Brano da leggere.
Teatro in viaggio è uno spettacolo teatrale che racconta le storie vere che in due mesi di viaggio Pietro Floridia, Gabriele Silva e il mitico Landone hanno raccolto in Africa.
Ma racconta anche le divertentissime avventure dei tre improbabili viaggiatori:
di quando il Lando voleva trasformarsi nel Titanic
di quando il Gabo ha imparato l’arabo per salvarlo dai predoni
di quando in pieno deserto le donne di un’oasi hanno fatto una colletta di olio di semi
per fare ripartire il Lando rimasto a secco
delle basi militari scambiate per giganteschi scogli
dei campi profughi saharawi
di cantori seppelliti nell’incavo degli alberi
di quanto un viaggio nello spazio possa trasformarsi in viaggio nel tempo
di quanto possono avere in comune chi fa teatro con chi si fa straniero.
 
NOTE
Lo spettacolo di narrazione Teatro in viaggio nasce da un vuoto, da una mancanza. Quella di Zine, ragazzo marocchino a cui sto insegnando a recitare, che mi dice: «come immigrati noi siamo un quasi, ci manca sempre qualcosa». E a me viene il desiderio di sapere che cosa manca a ragazzi come lui, che cosa hanno lasciato nel luogo da cui sono dovuti partire. Ma non è soltanto questo ciò che mi fa mettere in viaggio. È anche che nel suo non esserci mai completamente, nel suo sentirsi straniero, io specchio me stesso e la mia condizione di artista. Credo che anche l’artista, sovente, si confronti con una mancanza. Credo che i mondi che crea, spesso, altro non siano che i tentativi di riempire un vuoto.
Credo anche che rispetto alla società in cui vive, l’artista, se non lo è già, debba farsi straniero: soltanto restando un po’ fuori, può guardare il mondo dentro cui vive con lo sguardo straniato che talvolta consente di vedere e mostrare quanto nessun altro vede. Il viaggio serve a questo, e l’arte è un altro modo di viaggiare. I paesi che abbiamo attraversato, io e il Gabo, a bordo di Land Rover tutto scassato, sono stati Marocco, Sahara Occidentale, Mauritania e Senegal. Facevamo laboratori teatrali con le mamme, i fratelli, le fidanzate dei ragazzi emigrati, come Zine, a Bologna e che fanno parte della compagnia multiculturale del Teatro dell’Argine. Chiedevamo loro di scrivere storie; ci piaceva l’idea di un testo scritto a più voci, alcune delle quali in Italia, altre rimaste nei paesi di origine; ci piaceva l’idea che il testo teatrale che stava nascendo fosse una specie di “casa a mezz’aria” in cui persone, condannate a volte per tanti anni a restare lontane, potessero per un po’ coabitare, dialogare, fare incontrare all’interno di una storia i personaggi che man mano creavano. Ci piaceva pensare il nostro fare teatro e il nostro viaggio come una specie di ponte. È così che è nato il testo dello spettacolo Teatro in viaggio, ascoltando le persone raccontare la propria storia: così abbiamo conosciuto Issam, chitarrista bambino fuggito da Tangeri che ogni notte, da una baracca fuori Barcellona, continuava a parlare alla sua chitarra rimasta in Marocco, oppure Said che per amore ha fatto migliaia di chilometri a piedi, o la mamma di Mustafà che quando sentiva la mancanza del figlio guardava in tv un vecchio dvd in cui il ragazzo era in una squallida sala da boxe della banlieue parigina a dare e prendere centinaia di pugni in faccia...

Elenco dati.
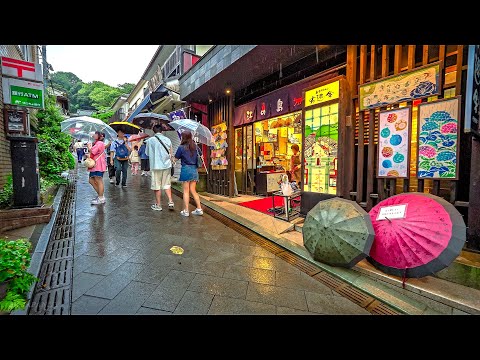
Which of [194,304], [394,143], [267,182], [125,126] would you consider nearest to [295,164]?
[267,182]

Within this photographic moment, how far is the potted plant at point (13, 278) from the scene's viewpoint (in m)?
2.59

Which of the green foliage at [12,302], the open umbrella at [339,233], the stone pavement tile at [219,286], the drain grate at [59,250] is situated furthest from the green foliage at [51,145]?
the open umbrella at [339,233]

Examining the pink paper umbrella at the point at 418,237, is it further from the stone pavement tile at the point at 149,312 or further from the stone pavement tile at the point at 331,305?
the stone pavement tile at the point at 149,312

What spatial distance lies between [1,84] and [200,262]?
22.5ft

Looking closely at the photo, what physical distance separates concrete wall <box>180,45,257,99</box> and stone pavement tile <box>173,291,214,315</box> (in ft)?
19.0

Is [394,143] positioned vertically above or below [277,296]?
above

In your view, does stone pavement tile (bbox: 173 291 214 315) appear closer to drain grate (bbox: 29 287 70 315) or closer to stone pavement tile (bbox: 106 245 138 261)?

Cosa fare.
• a. Stabilisci se ciascuna affermazione concorda con il brano su Teatro in viaggio, rispondendo sì o no e citando testualmente le parole del brano che lo decidono. (i) Il viaggio raccontato nello spettacolo è durato sei mesi. (ii) Nel viaggio sono stati attraversati Marocco, Sahara Occidentale, Mauritania e Senegal. (iii) Issam è un chitarrista bambino fuggito da Tangeri.
• b. Trascrivi senza alcuna modifica la parte del brano su Teatro in viaggio che comincia con "Teatro in viaggio è" e prosegue fino a "si fa straniero.".
L'elenco è materiale a sé e non ha legami con il brano.

Risultati.
• a.
(i) No: «in due mesi di viaggio».
(ii) Sì: «I paesi che abbiamo attraversato, io e il Gabo, a bordo di Land Rover tutto scassato, sono stati Marocco, Sahara Occidentale, Mauritania e Senegal.»
(iii) Sì: «Issam, chitarrista bambino fuggito da Tangeri».

• b.
Teatro in viaggio è uno spettacolo teatrale che racconta le storie vere che in due mesi di viaggio Pietro Floridia, Gabriele Silva e il mitico Landone hanno raccolto in Africa.
Ma racconta anche le divertentissime avventure dei tre improbabili viaggiatori:
di quando il Lando voleva trasformarsi nel Titanic
di quando il Gabo ha imparato l’arabo per salvarlo dai predoni
di quando in pieno deserto le donne di un’oasi hanno fatto una colletta di olio di semi
per fare ripartire il Lando rimasto a secco
delle basi militari scambiate per giganteschi scogli
dei campi profughi saharawi
di cantori seppelliti nell’incavo degli alberi
di quanto un viaggio nello spazio possa trasformarsi in viaggio nel tempo
di quanto possono avere in comune chi fa teatro con chi si fa straniero.